##### MATERIAL SHOWN #####

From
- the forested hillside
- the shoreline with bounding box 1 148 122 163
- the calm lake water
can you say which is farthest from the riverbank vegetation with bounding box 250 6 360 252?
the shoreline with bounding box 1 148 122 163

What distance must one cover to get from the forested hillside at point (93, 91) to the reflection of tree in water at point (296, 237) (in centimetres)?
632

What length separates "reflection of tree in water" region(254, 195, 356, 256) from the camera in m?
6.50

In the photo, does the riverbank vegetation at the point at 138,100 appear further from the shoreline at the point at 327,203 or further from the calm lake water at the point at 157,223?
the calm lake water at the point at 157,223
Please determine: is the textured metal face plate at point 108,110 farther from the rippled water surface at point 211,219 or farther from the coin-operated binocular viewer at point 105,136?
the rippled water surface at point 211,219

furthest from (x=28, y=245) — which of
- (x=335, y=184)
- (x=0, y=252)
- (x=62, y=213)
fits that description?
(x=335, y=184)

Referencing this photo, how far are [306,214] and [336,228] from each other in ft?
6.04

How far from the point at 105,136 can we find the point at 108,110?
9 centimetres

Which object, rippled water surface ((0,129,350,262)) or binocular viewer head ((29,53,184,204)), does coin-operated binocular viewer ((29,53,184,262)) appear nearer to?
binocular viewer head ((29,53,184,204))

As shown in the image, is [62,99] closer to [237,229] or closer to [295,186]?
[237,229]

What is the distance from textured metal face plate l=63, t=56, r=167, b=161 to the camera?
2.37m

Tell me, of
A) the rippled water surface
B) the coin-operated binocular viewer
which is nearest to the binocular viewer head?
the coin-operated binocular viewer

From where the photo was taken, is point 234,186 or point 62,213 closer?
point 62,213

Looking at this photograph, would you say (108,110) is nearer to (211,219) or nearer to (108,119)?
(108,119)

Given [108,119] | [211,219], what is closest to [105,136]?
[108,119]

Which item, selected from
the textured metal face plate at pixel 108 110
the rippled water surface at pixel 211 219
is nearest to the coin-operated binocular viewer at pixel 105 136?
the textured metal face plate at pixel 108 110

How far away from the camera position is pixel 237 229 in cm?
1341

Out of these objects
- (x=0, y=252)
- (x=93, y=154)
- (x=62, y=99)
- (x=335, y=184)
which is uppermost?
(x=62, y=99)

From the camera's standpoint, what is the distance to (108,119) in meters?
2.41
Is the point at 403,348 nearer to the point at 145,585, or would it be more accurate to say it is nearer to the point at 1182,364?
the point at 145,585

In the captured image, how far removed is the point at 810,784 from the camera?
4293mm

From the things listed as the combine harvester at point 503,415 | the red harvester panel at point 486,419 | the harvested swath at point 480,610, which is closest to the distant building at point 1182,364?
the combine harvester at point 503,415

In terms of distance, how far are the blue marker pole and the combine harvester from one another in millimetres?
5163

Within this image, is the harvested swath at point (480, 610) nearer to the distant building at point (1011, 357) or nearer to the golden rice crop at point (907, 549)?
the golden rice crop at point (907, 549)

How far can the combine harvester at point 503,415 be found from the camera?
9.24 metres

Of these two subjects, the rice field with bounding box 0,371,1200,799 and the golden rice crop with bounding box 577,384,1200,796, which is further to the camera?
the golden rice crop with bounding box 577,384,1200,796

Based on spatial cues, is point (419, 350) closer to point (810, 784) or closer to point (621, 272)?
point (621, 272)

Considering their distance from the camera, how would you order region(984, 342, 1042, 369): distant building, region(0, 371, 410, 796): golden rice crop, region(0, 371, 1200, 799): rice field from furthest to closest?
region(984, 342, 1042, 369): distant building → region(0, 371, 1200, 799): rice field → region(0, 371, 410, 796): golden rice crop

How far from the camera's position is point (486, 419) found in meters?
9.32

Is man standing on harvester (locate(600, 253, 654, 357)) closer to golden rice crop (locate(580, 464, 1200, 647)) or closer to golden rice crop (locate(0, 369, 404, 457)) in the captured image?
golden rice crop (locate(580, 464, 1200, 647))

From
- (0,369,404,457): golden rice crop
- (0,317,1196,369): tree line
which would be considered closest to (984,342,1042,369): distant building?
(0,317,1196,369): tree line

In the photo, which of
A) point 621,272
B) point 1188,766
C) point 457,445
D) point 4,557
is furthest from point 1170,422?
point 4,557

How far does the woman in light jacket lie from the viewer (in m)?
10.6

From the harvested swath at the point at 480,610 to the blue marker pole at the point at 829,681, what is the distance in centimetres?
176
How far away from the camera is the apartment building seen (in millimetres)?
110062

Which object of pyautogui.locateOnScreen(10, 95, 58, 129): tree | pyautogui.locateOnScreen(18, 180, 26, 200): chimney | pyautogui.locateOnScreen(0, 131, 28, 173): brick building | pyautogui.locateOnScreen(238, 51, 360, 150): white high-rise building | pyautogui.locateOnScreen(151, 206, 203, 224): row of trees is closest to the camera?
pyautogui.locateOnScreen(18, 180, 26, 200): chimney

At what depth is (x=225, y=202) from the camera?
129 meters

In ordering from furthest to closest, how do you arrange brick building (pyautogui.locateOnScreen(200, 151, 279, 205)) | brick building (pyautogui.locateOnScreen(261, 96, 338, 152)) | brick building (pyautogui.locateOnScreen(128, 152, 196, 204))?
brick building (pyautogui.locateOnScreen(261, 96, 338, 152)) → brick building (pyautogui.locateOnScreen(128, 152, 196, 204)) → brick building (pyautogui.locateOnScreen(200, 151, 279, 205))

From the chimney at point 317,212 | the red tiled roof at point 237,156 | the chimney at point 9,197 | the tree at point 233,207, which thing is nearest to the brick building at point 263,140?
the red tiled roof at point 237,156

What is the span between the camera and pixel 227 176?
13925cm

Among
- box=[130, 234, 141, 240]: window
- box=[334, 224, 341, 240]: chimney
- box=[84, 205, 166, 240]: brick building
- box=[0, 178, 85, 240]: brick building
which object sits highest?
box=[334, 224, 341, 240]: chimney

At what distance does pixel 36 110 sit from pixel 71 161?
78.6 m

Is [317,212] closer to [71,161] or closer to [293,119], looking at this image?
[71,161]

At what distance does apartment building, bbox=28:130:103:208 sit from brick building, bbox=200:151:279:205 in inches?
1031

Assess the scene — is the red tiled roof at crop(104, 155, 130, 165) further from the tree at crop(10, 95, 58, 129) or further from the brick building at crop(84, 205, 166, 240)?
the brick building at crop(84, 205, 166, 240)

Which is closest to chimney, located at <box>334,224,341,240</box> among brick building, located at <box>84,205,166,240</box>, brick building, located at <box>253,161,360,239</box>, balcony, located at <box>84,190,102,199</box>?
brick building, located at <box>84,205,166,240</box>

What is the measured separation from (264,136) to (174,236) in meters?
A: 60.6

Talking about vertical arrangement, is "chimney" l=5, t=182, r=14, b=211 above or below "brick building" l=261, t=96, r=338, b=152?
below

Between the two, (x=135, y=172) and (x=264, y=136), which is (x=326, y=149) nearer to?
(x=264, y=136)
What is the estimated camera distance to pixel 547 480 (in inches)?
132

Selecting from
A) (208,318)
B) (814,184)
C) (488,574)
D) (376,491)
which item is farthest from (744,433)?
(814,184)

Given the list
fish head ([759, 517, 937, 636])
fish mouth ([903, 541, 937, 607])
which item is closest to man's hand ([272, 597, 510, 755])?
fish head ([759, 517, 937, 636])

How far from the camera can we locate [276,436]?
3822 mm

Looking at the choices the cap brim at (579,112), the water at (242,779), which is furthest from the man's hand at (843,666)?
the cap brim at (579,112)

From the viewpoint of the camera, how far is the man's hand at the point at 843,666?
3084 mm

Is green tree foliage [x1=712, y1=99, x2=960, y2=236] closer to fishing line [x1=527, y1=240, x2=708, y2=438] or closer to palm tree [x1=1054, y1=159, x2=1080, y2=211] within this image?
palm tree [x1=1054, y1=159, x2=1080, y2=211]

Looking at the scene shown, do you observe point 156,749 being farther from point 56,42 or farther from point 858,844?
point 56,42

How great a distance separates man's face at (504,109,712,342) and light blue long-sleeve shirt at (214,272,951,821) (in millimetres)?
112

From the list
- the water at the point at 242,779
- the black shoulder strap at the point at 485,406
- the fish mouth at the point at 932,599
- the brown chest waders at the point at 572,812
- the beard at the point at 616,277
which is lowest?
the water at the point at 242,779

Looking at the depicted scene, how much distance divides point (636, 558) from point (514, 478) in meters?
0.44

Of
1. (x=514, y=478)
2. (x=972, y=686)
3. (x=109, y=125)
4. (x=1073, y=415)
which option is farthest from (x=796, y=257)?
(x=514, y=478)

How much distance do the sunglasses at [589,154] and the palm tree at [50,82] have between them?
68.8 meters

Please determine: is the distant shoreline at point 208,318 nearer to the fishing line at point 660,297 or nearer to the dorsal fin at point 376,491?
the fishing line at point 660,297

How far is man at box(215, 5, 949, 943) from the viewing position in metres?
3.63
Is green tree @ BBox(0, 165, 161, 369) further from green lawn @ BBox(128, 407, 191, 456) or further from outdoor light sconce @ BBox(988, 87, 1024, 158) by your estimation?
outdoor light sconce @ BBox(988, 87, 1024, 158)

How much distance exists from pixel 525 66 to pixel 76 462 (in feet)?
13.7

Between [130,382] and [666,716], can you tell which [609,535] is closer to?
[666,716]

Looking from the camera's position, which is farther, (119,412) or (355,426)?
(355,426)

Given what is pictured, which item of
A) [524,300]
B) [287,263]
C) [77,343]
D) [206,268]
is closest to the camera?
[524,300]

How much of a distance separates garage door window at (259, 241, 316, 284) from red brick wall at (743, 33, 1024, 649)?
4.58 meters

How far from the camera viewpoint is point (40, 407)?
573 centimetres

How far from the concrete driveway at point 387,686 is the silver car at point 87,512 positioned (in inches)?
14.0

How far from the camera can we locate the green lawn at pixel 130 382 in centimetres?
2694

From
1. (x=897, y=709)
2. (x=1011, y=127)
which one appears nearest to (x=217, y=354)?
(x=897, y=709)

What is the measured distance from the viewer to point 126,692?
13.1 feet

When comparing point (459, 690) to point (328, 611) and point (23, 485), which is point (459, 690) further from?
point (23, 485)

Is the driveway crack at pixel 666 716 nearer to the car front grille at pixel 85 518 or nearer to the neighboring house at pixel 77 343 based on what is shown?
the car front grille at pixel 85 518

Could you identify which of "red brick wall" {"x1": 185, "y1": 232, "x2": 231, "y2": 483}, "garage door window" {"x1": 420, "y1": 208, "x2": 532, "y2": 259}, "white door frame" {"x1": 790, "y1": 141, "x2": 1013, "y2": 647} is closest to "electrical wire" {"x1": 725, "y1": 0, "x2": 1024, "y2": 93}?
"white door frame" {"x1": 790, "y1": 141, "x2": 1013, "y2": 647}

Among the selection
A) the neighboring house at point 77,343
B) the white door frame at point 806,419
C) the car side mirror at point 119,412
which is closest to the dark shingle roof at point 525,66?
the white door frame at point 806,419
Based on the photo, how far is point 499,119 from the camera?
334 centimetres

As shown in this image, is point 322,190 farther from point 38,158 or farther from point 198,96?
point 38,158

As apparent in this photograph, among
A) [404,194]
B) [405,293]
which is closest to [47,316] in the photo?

#####

Return every line from the one holding "How far from the camera viewpoint" through the end of the data, exactly as it appears, with both ends kept and nothing else.

* WRITTEN ANSWER *
How far from the camera viewpoint is point (40, 407)?
573 centimetres

How far from the concrete driveway at point 387,686 is the silver car at point 87,512 positioned (in inches)?
14.0

How far from the camera can we locate the green lawn at pixel 130 382 in centimetres?
2694

From
1. (x=897, y=709)
2. (x=1011, y=127)
which one appears nearest to (x=217, y=354)?
(x=897, y=709)

What is the measured distance from the viewer to point 126,692?
13.1 feet

When comparing point (459, 690) to point (328, 611) and point (23, 485), which is point (459, 690) further from?
point (23, 485)

Is the driveway crack at pixel 666 716 nearer to the car front grille at pixel 85 518 or nearer to the neighboring house at pixel 77 343 based on what is shown?
the car front grille at pixel 85 518

Could you identify which of "red brick wall" {"x1": 185, "y1": 232, "x2": 231, "y2": 483}, "garage door window" {"x1": 420, "y1": 208, "x2": 532, "y2": 259}, "white door frame" {"x1": 790, "y1": 141, "x2": 1013, "y2": 647} is closest to "electrical wire" {"x1": 725, "y1": 0, "x2": 1024, "y2": 93}?
"white door frame" {"x1": 790, "y1": 141, "x2": 1013, "y2": 647}

Among the selection
A) the neighboring house at point 77,343
B) the white door frame at point 806,419
C) the car side mirror at point 119,412
which is closest to the dark shingle roof at point 525,66?
the white door frame at point 806,419
Based on the photo, how far is point 499,119 from the camera?
334 centimetres

As shown in this image, is point 322,190 farther from point 38,158 or farther from point 198,96?
point 38,158

As apparent in this photograph, among
A) [404,194]
B) [405,293]
which is closest to [47,316] in the photo?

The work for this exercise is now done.